A few years ago I discovered that I have a congenital issue with my hip, and haven’t been able to dance as much as I used to. For the last two years, pain has restricted my movements immensely. I have been forced to resort to grounding activities like meditation, yoga, somatic experiencing and breathwork. I have been advised to not dance too often, move too fast or exercise too much — all the things I tend to do in order to outrun my thoughts.
Slowing down these last few years has forced me to look at my feet. To look at my needs as well. To crave stability. To want to belong. To have connection. To enjoy rest.
Of late I have begun practicing a style of yoga that is very focussed on the feet. If I have to dance again, I must learn to stand on my feet properly, is what the doctor prescribed. Now I am learning to discover these feet again; the ‘tripod’ underneath the sole that I need to keep balanced, the outer edge that corresponds with the outer edge of my body. The top and the bottom, which are hooked to my body's front and back. I take my mind to my feet at random moments during my day: standing in the kitchen, walking home from the lift, pushing my son on his cycle. Lying in bed at the end of the day, the feet of my mother propped up on a bolster in front of me.
This slows me down. Gives me more pleasure than Raj Kumar got while staring at Meena Kumari’s feet in Pakeezah. It’s a relief to not keep my needs a secret from me. It's also a relief to reckon with the simple fact that I am not just turning into my mother; I am my mother. There’s no shame in it.
I think again, about the sculptures I saw as a young girl.
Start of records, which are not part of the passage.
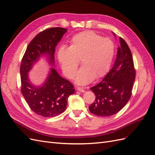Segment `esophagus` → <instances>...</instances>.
I'll use <instances>...</instances> for the list:
<instances>
[{"label": "esophagus", "mask_w": 155, "mask_h": 155, "mask_svg": "<svg viewBox=\"0 0 155 155\" xmlns=\"http://www.w3.org/2000/svg\"><path fill=\"white\" fill-rule=\"evenodd\" d=\"M77 90L78 91H79V92H85V90H84V89H83L82 88H81V87H77Z\"/></svg>", "instance_id": "esophagus-1"}]
</instances>
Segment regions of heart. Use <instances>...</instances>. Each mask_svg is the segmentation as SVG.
Wrapping results in <instances>:
<instances>
[{
  "instance_id": "heart-1",
  "label": "heart",
  "mask_w": 155,
  "mask_h": 155,
  "mask_svg": "<svg viewBox=\"0 0 155 155\" xmlns=\"http://www.w3.org/2000/svg\"><path fill=\"white\" fill-rule=\"evenodd\" d=\"M114 52L115 46L111 39L101 37L92 31H85L74 35L68 48L61 47L58 58L63 73L69 79L74 77L81 61L82 67L77 73L76 82L84 85L94 77L101 78L108 73Z\"/></svg>"
}]
</instances>
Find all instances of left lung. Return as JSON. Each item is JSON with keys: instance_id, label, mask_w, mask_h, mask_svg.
Instances as JSON below:
<instances>
[{"instance_id": "8db88e82", "label": "left lung", "mask_w": 155, "mask_h": 155, "mask_svg": "<svg viewBox=\"0 0 155 155\" xmlns=\"http://www.w3.org/2000/svg\"><path fill=\"white\" fill-rule=\"evenodd\" d=\"M116 61L106 76L97 85L90 88L96 96L90 111L99 117H110L124 107L132 96L136 78L132 54L128 45L119 38Z\"/></svg>"}]
</instances>
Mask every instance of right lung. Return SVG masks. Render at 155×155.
Wrapping results in <instances>:
<instances>
[{
  "mask_svg": "<svg viewBox=\"0 0 155 155\" xmlns=\"http://www.w3.org/2000/svg\"><path fill=\"white\" fill-rule=\"evenodd\" d=\"M66 31L62 27H52L39 33L29 44L21 59V94L30 109L43 117H54L64 112L68 97L74 92V86L51 67L43 86L35 87L29 80L28 72L44 54L48 56L50 65H54L55 48Z\"/></svg>",
  "mask_w": 155,
  "mask_h": 155,
  "instance_id": "1",
  "label": "right lung"
}]
</instances>
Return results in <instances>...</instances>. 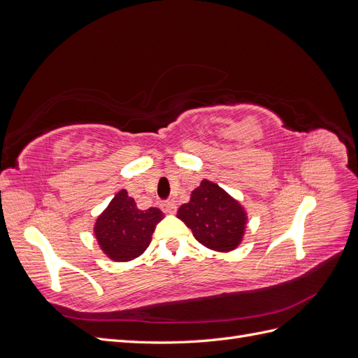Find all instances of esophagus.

Sometimes, on good days, I imagine my slender feet becoming heavy, grounded, growing roots like them. They feel mountainous and solid. Even if for a short while, I feel as peaceful as those clay people did, so sure of receiving just what I need.
(This essay was first written in response to Farjad Nabi’s prompt, “what would your feet say to you if they could talk?”, for a precious writer’s cohort I discovered during Natasha Badhwar’s Memoir Writing workshop. )
“If my stomach is where my unprocessed feelings go to die - a graveyard, almost - my feet are where my needs reside like a secret. I touch them sparingly.” I’m still grappling with this. Swaati, your essays work at so many levels. First there is the unsparing and unselfconscious gaze and sharing and then the fearless exploration beyond the physical to the emotional and even metaphysical! Thank you for sharing of yourself and keep on writing
You touch on so many deep issues, even as you write about your feet. This piece reflects my current journey so much!
There is this thing they call ancestral karma and it is interesting how we sometime live out our parents’ lives again. I am learning to stop, step off the treadmill, observe and not repeat patterns that are not helpful.
As always, Swaati, a thought provoking and deep article.
Can’t wait to read the next in the series! What is it about? The eyes? The hands?